C’è un’inchiesta della procura di Catania iniziata nel 2016 che fino a quel momento non ha ricevuto grande attenzione da parte della stampa. Lo scenario però cambia il 22 marzo 2017, quando il Comitato parlamentare per gli accordi di Schengen convoca il procuratore di Catania, Carmelo Zuccaro. La presidente Laura Ravetto (Forza Italia) precisa i contenuti dell’audizione. “Verificare questa possibile ipotesi di collaborazione eccessiva tra alcune organizzazioni non governative rispetto ai trafficanti di migranti”. Ravetto traccia la linea e porta prove: due rapporti di Frontex (agenzia europea per il controllo delle frontiere) e un filmato trasmesso su Internet e ripreso in una trasmissione televisiva, Striscia la Notizia.

Questo è il punto di partenza della grande campagna contro le Ong. Il procuratore parla di un “improvviso proliferare delle navi Ong” registrato nel 2016. C’erano contatti tra i vertici degli scafisti in Libia e le Ong? “Questo non è stato provato, ma non è stato neanche escluso”, “l’ipotesi di un consapevole accordo” tra Ong e trafficanti di uomini “non dà al momento alcun riscontro”. Fin qui il magistrato davanti al Parlamento, ma ai microfoni del talk tv Agorà il procuratore aggiunge altre accuse. “Alcune Ong potrebbero essere finanziate da trafficanti e so di contatti”. Il tutto con l’obiettivo di “destabilizzare l’economia italiana per trarne dei vantaggi”. Parole e accuse pesanti che la politica di quel periodo accoglie come un Vangelo.

Luigi Di Maio conia l’espressione “taxi del mare” che da quel momento diventa un brand. Anche la Commissione Difesa del Senato, presieduta dall’ex dalemiano Nicola La Torre, vuole vederci chiaro. Sul blog di Grillo compare un manifesto con le facce del procuratore Zuccaro e di Di Maio e la scritta “svelato il dossier Ong avevamo ragione”. Segue a ruota post su Facebook di Di Maio. “Non so se è chiaro: Ong finanziate da scafisti”. Idem Matteo Salvini in un tweet: “Ong finanziate da trafficanti”. Ovviamente non c’è una prova, una inchiesta conclusa, una indagine parlamentare con fatti, circostanze, nomi e cognomi.

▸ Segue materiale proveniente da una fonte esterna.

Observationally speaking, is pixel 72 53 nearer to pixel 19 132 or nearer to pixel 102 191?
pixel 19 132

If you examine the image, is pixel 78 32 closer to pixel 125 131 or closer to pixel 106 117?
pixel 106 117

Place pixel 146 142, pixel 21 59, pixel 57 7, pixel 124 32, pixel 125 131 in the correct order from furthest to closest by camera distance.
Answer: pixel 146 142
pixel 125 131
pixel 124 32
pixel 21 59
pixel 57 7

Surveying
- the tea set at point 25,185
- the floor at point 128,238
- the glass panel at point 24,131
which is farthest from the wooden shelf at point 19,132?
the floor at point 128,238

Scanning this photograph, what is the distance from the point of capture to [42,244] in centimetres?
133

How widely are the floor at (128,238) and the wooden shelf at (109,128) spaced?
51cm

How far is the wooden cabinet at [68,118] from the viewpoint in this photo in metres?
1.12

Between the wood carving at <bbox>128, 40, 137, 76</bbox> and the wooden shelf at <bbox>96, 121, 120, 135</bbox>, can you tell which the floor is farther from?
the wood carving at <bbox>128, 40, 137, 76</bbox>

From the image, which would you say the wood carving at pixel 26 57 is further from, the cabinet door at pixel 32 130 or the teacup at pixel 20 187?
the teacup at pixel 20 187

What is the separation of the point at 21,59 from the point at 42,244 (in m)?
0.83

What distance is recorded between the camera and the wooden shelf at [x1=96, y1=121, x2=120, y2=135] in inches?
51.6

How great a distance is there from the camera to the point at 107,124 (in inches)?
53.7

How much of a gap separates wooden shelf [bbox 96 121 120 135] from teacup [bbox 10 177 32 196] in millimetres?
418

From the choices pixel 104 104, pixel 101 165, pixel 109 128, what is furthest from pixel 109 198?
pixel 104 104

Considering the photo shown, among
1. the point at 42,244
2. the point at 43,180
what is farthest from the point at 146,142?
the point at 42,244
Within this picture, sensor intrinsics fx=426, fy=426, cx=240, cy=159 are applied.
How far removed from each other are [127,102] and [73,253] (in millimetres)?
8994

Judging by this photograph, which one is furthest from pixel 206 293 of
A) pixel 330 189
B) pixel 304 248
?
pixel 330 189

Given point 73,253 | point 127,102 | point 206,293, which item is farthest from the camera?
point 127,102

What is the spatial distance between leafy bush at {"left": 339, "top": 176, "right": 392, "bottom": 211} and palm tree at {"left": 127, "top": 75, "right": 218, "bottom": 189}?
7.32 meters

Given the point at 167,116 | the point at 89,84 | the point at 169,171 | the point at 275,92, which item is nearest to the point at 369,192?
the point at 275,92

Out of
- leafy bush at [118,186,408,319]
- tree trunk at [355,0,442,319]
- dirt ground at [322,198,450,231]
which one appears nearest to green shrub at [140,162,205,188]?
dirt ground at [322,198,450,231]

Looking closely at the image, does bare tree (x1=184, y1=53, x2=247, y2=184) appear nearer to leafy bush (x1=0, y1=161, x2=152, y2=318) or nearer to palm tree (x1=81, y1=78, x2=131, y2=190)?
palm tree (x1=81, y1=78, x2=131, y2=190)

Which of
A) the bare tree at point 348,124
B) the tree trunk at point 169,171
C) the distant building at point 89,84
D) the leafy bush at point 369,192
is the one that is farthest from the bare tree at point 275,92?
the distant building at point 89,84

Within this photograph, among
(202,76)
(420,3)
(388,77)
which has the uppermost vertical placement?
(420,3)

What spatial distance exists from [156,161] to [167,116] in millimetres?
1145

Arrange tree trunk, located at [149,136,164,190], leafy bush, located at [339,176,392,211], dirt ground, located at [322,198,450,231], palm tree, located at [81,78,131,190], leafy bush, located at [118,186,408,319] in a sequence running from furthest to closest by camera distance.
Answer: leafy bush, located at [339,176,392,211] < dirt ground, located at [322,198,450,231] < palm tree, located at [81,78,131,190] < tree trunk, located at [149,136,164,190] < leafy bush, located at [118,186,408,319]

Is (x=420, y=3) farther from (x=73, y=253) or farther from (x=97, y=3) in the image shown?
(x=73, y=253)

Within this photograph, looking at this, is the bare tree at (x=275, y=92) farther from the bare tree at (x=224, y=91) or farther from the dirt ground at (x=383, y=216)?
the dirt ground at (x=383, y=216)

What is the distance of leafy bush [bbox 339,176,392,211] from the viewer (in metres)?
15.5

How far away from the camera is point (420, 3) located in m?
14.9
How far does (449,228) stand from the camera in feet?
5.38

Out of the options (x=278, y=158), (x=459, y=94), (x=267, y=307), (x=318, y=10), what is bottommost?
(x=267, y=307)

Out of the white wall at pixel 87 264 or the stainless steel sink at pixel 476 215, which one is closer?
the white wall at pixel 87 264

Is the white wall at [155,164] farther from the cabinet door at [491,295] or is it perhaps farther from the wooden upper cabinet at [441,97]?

Salvini, non ancora ministro, parla di un dossier dei servizi segreti italiani che racconterebbe tutto. Lo smentisce il leghista Stucchi, presidente del Copasir (il comitato parlamentare che controlla i servizi di sicurezza). Nel lessico comune, da bar dello sport e talk tv, la sigla Ong diventa sinonimo di malaffare se non di mafia. Il ministro Marco Minniti impone alle Ong un codice di comportamento. La più grande operazione di mistificazione, di guerra alla solidarietà, di attacco ad organizzazioni che tendono la mano a chi sta affogando in mare ha un successo clamoroso.

Nei due anni che seguono il Mediterraneo viene “liberato” dalla presenza delle navi umanitarie. Eppure non c’è un processo e una sentenza, una sola, in grado di dimostrare le complicità tra mercanti libici e Ong. Nel frattempo un trafficante c’era e agiva in Italia: il signor Bija, libero di muoversi a Mineo ma anche a Roma. Polizie, magistratura, servizi segreti esteri e interni, nessuno ha visto, nessuno sapeva. Il Parlamento, con il Copasir e l’Antimafia, era all’oscuro di tutto.

E’ un altro mistero italiano. Dietro quei vetri neri del minibus che portava in giro per l’Italia il comandante Bija si nasconde una delle più grandi vergogne italiane.